First of all, the survival value of your thoughts IS the same as their truth value. False thoughts have no survival value except coincidently, such as: you avoid walking under a ladder, believing that this averts bad luck, and then do not get shot in a street shootout immediately after; but such coincidences cannot be relied upon. Whereas if you believe that learning to swim has survival value, so you learn to swim and one day fall overboard and manage to swim ashore, then your true believe did have survival value. More accurately, all thoughts that do have survival value have to be true, but not all true thoughts have survival value; if you prove to your own satisfaction what is the only value of n that satisfies the equation n plus n equals n times n, the result is true but is unlikely to have survival value.

Second, free choice almost certainly IS an illusion. A supposedly free choice is either caused, or else it is not caused. If it is caused then it is not free. If it is not caused then it is a chance event and so not willed, so not a free choice. Putting this another way, causal chains of events stretch into the past and into the future. A free choice is the start of a new chain, having no past antecedents; but how can that be?

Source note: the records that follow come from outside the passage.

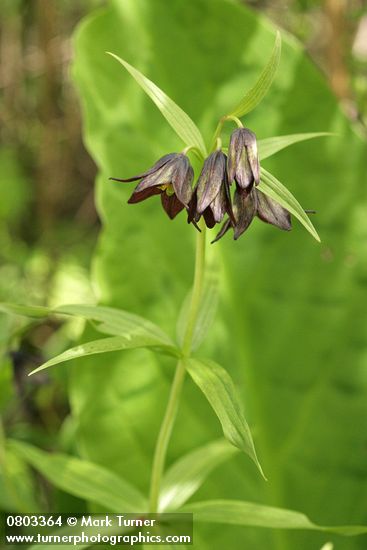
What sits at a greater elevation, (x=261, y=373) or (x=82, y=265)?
(x=261, y=373)

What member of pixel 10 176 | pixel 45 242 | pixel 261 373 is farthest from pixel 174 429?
pixel 10 176

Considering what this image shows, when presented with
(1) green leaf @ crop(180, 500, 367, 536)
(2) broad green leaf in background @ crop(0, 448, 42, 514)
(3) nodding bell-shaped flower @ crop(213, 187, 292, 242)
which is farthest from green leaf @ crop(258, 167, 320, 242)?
(2) broad green leaf in background @ crop(0, 448, 42, 514)

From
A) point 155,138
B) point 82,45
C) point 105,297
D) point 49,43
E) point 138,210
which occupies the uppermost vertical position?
point 49,43

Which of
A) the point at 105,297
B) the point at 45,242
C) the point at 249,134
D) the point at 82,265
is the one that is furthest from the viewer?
the point at 45,242

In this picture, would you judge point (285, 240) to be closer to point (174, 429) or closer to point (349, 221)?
point (349, 221)

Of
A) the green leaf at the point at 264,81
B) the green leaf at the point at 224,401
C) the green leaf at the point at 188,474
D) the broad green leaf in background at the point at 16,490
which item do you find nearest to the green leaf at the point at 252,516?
the green leaf at the point at 188,474

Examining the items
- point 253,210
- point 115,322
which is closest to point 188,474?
point 115,322

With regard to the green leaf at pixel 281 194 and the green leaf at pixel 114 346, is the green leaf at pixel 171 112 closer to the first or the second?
the green leaf at pixel 281 194

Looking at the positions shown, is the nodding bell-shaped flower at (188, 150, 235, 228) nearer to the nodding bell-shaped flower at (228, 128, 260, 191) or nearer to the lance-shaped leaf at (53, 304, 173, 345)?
the nodding bell-shaped flower at (228, 128, 260, 191)
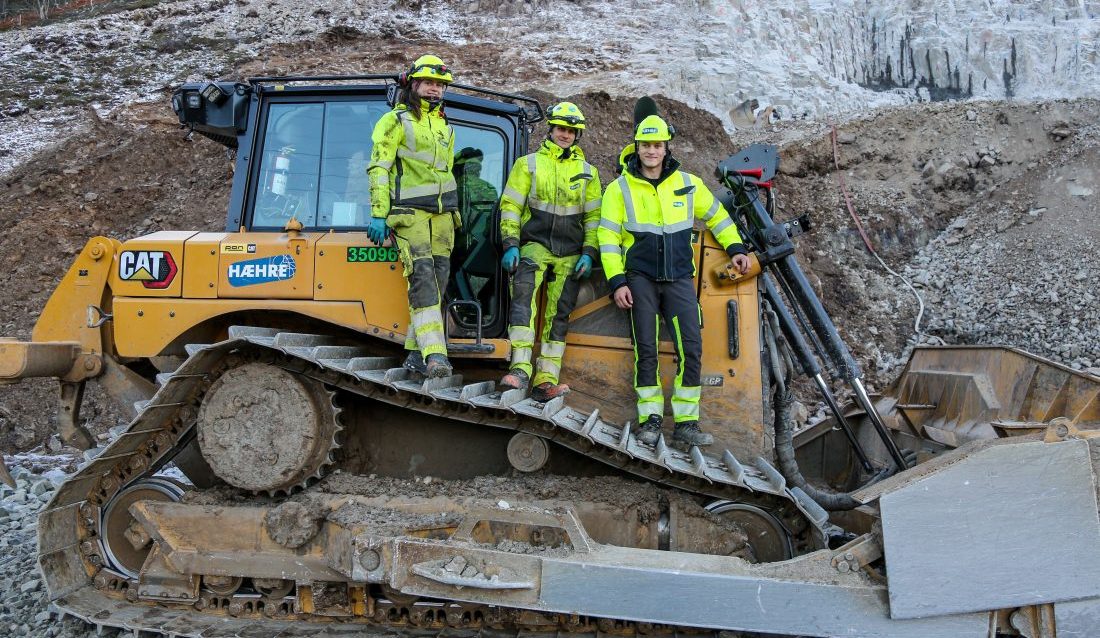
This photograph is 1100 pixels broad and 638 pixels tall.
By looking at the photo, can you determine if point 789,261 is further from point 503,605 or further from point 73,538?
point 73,538

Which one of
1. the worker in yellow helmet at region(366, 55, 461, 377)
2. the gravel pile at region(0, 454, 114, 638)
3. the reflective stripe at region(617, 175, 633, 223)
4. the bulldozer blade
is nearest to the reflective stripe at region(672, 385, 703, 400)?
the reflective stripe at region(617, 175, 633, 223)

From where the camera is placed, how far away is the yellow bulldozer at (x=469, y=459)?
3.67m

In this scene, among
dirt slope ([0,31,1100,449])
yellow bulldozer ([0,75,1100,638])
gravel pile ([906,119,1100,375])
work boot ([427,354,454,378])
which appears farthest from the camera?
dirt slope ([0,31,1100,449])

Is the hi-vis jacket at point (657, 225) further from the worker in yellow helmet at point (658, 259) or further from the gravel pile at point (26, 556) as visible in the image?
the gravel pile at point (26, 556)

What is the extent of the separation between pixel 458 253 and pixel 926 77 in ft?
49.7

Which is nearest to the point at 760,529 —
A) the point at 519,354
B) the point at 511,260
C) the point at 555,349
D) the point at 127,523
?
the point at 555,349

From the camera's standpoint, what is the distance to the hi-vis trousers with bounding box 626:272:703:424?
4.55 meters

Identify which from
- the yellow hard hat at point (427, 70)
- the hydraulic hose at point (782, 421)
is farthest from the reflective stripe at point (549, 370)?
the yellow hard hat at point (427, 70)

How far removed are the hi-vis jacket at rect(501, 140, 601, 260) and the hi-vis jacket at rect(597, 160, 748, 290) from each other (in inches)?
8.8

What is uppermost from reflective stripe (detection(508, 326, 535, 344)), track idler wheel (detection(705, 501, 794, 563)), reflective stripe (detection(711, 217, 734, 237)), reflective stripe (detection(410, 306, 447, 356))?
Result: reflective stripe (detection(711, 217, 734, 237))

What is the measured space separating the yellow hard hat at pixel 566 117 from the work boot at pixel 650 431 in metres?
1.77

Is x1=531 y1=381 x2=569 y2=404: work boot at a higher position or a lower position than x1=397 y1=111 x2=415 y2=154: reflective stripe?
lower

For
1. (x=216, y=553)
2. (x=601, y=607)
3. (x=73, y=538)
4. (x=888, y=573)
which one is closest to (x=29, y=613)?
(x=73, y=538)

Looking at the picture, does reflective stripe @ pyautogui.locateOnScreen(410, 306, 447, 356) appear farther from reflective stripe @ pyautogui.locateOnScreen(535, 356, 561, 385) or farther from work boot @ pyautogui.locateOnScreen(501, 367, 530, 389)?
reflective stripe @ pyautogui.locateOnScreen(535, 356, 561, 385)
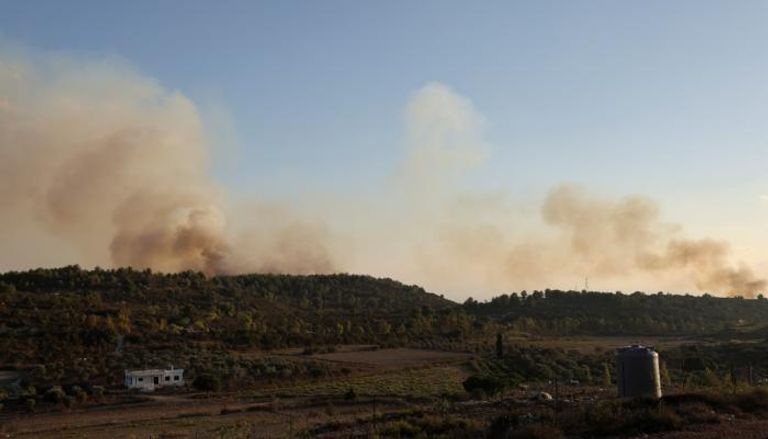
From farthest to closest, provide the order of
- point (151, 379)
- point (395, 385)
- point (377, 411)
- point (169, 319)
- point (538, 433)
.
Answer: point (169, 319), point (151, 379), point (395, 385), point (377, 411), point (538, 433)

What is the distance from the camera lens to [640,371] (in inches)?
1171

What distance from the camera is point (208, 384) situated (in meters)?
60.1

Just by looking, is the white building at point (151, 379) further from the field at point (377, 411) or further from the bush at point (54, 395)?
the bush at point (54, 395)

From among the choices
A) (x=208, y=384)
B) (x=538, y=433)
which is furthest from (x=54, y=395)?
(x=538, y=433)

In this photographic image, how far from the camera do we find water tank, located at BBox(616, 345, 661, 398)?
29703 millimetres

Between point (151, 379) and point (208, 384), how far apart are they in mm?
5500

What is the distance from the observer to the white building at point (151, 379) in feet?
198

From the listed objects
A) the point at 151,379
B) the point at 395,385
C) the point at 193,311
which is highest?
the point at 193,311

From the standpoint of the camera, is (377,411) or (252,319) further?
(252,319)

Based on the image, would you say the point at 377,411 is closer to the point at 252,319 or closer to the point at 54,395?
the point at 54,395

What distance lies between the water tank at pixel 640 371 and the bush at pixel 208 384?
3947 centimetres

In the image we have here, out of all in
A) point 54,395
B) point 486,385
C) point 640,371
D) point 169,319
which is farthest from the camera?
point 169,319

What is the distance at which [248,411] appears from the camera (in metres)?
45.2

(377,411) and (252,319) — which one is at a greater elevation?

So if determinism is true then you have no free choice. Tough. And if determinism is false then there are chance events but you still have no free will. Tough.

 

One thought on “‘Hard’ determinism revisited

  1. Hello Heiler,

    I disagree that the survival value of our thoughts is the same as their truth value. Consider this example: A hominid flees at hearing a sudden sound or a shadow. It may be that neither the sound nor the shadow was from a predator; none the less, the hominid’s reaction has survival value. Put another way, early reasoning that “played it safe” would often have Type I errors (false alarms) but avoid Type II errors (failure to heed danger.) This is at least one way in which evolution may select for a survival-oriented thought that is distinct from the thought’s truth value.

    Like you, I’m an incompatibilist, albeit one on the libertarian side of the divide. And I’m well aware of the conceptual difficulty of distinguishing free will from both hard determinism and chance. BTW, the second half of my question didn’t assert that hard determinism is false. Rather, I was making the point that IF hard determinism is true it casts a pall of futility–which motivates some of us to refute hard determinism.

    If you think that’s a foolish endeavor, remember, that if hard determinism is true, I can’t help myself! (But then, you can’t help feeling the way you do either.)